The actors whose roles weren’t taken from the history books also looked for reference points. For Ned Stax, a slick, up-and-coming mob attorney who also shares a wartime history with Teague, Milo Ventiglimia researched real-life attorney Sidney Korshak, a powerful “fixer” for both the mob and Hollywood higher-ups. “He was a man so smart and gifted that he never wrote anything down,” says Ventiglimia. “He never had an office. He had a phone at a restaurant that he would work off of.”

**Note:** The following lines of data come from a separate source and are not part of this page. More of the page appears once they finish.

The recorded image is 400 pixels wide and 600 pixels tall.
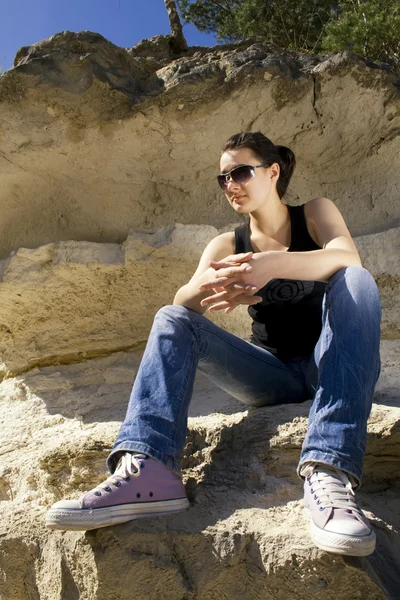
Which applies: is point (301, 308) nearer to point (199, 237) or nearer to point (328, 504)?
point (328, 504)

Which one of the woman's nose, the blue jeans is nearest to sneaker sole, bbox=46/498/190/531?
the blue jeans

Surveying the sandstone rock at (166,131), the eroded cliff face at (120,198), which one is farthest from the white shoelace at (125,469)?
the sandstone rock at (166,131)

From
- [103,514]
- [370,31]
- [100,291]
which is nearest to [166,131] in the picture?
[100,291]

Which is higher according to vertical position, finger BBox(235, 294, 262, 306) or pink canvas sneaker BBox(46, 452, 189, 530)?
finger BBox(235, 294, 262, 306)

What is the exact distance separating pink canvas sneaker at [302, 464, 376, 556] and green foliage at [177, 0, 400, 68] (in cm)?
382

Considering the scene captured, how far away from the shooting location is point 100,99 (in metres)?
2.97

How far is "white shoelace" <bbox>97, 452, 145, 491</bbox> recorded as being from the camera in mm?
1552

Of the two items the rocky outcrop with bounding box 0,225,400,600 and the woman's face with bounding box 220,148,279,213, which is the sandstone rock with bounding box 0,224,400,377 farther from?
the woman's face with bounding box 220,148,279,213

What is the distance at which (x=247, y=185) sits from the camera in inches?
82.5

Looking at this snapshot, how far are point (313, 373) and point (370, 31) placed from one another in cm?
434

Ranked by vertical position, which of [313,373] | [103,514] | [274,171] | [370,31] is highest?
[370,31]

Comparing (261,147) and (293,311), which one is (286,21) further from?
(293,311)

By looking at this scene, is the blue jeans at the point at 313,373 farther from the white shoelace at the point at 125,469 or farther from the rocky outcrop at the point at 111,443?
the rocky outcrop at the point at 111,443

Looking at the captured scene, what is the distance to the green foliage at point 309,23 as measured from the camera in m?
5.24
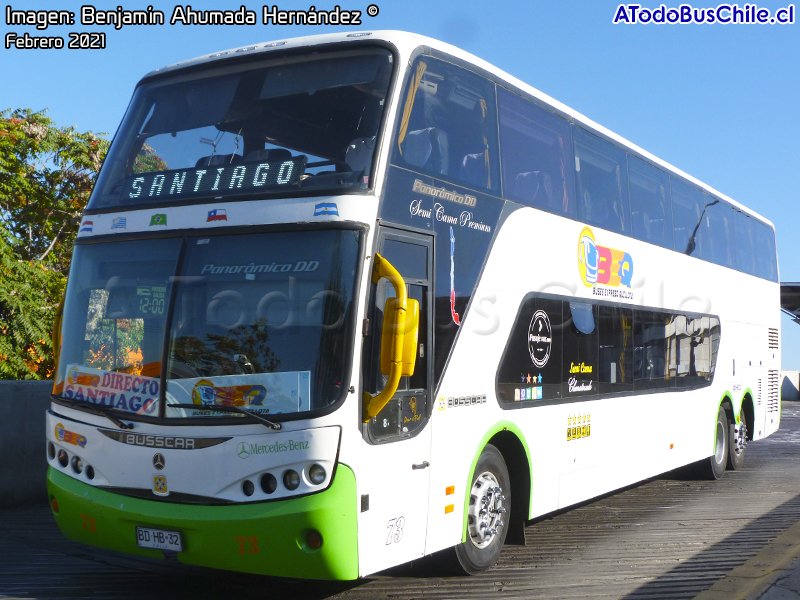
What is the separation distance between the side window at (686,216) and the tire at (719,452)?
286cm

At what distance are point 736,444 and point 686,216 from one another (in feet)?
14.4

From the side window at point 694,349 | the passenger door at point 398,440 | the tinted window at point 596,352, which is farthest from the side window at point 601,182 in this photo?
the passenger door at point 398,440

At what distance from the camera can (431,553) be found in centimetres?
654

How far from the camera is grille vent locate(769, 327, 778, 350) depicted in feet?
55.7

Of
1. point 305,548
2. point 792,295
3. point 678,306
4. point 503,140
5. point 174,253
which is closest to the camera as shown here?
point 305,548

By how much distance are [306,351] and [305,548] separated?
124 cm

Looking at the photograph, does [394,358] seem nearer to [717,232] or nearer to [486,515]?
[486,515]

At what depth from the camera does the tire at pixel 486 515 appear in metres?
7.21

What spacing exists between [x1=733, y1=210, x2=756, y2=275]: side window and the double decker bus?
752cm

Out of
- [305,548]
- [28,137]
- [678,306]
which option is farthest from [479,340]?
[28,137]

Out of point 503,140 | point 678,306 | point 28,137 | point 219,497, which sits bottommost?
point 219,497

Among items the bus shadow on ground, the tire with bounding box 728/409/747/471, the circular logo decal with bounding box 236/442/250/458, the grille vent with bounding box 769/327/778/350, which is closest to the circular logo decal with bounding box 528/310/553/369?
the bus shadow on ground

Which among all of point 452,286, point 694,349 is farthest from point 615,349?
point 452,286

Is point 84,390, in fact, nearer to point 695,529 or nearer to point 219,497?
point 219,497
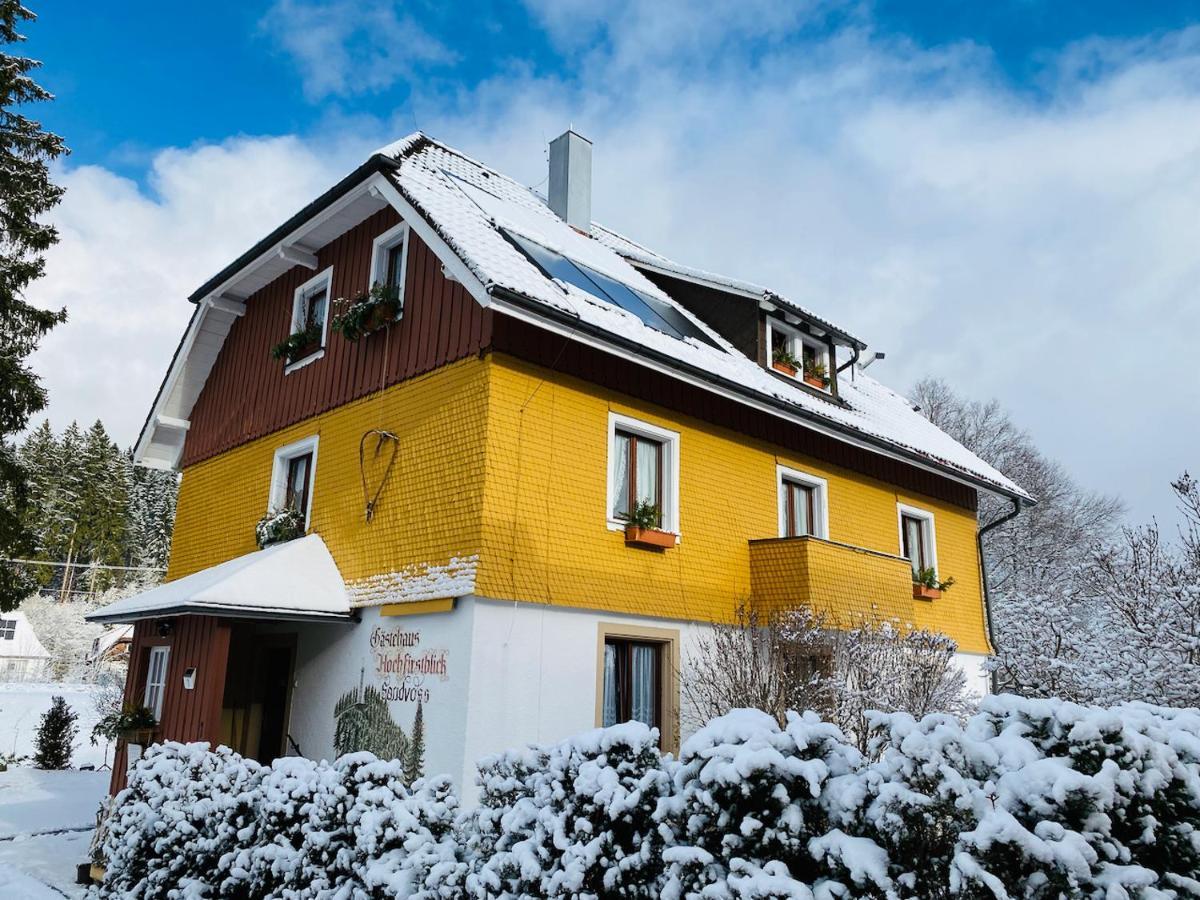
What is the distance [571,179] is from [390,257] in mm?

“Mob City’s” music emerges almost as a character in its own right, with composer Mark Isham (“Once Upon a Time”) also seeking to mix authenticity with noir tradition. “The music of the clubs is taken from the historical performances happening at the time, and we tried to give really diverse personalities to various real jazz quintets in the dark, real jazz clubs, up to the very more pop-type band at Clover Club,” says Isham, who recorded sessions that included musicians who played with the likes of Frank Sinatra and other era stalwarts. “There's also a big influence of Leonard Bernstein and the modern, film noir classical side [of the score]. He brought a sense of really classical sophistication and elegance at the time.”

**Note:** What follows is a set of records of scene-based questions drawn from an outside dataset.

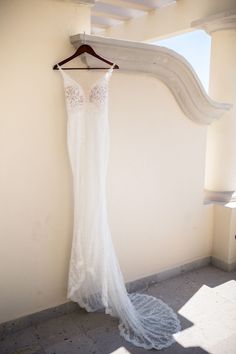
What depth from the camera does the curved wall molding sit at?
2457 millimetres

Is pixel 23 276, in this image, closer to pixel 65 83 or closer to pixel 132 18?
pixel 65 83

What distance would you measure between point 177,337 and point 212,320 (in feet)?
1.29

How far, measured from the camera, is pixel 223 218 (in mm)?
3619

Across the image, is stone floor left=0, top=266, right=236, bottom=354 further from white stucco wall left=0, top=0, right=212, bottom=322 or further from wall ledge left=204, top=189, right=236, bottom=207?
wall ledge left=204, top=189, right=236, bottom=207

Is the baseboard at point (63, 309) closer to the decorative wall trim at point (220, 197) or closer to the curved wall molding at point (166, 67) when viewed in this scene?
Answer: the decorative wall trim at point (220, 197)

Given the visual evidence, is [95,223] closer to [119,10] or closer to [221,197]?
[221,197]

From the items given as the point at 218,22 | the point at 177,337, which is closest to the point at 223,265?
the point at 177,337

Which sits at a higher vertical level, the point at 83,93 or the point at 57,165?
the point at 83,93

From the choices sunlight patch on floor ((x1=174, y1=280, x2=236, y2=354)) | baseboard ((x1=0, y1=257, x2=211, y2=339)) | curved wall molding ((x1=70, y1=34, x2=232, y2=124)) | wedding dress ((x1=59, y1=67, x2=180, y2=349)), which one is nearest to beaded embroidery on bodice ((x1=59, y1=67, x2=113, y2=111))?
wedding dress ((x1=59, y1=67, x2=180, y2=349))

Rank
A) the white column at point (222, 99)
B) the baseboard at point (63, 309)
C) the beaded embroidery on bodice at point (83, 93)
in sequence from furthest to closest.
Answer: the white column at point (222, 99)
the baseboard at point (63, 309)
the beaded embroidery on bodice at point (83, 93)

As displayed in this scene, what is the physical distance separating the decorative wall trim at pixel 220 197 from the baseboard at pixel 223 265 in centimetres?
65

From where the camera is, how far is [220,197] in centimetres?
376

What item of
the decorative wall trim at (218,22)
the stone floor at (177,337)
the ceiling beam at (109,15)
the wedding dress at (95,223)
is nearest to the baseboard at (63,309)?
the stone floor at (177,337)

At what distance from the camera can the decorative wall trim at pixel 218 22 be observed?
10.8ft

The final elements of atmosphere came with the show’s locations, once again drawing from both noir and real-world iconography. “We shot on Hennessey Street on the Universal back lot, and that was a thrill because they probably shot half of their noir B pictures on that street,” chuckles Darabont. Burns recalls a magical moment on the city’s actual streets. “It was like, 'It's Downtown L.A., craftsman houses, period cars, period street lamps, two of us in the car in our suits and fedoras.' And I remember thinking, 'This is it – this is the Bogey-Cagney moment.' You half-expect Edward G. Robinson to walk out of the house. And that was like, 'All right, you can check off the box: Dream come true – got to do one of these.'”
"Mob City" airs over three weeks on TNT beginning Wednesday Dec. 4 at 9 p.m.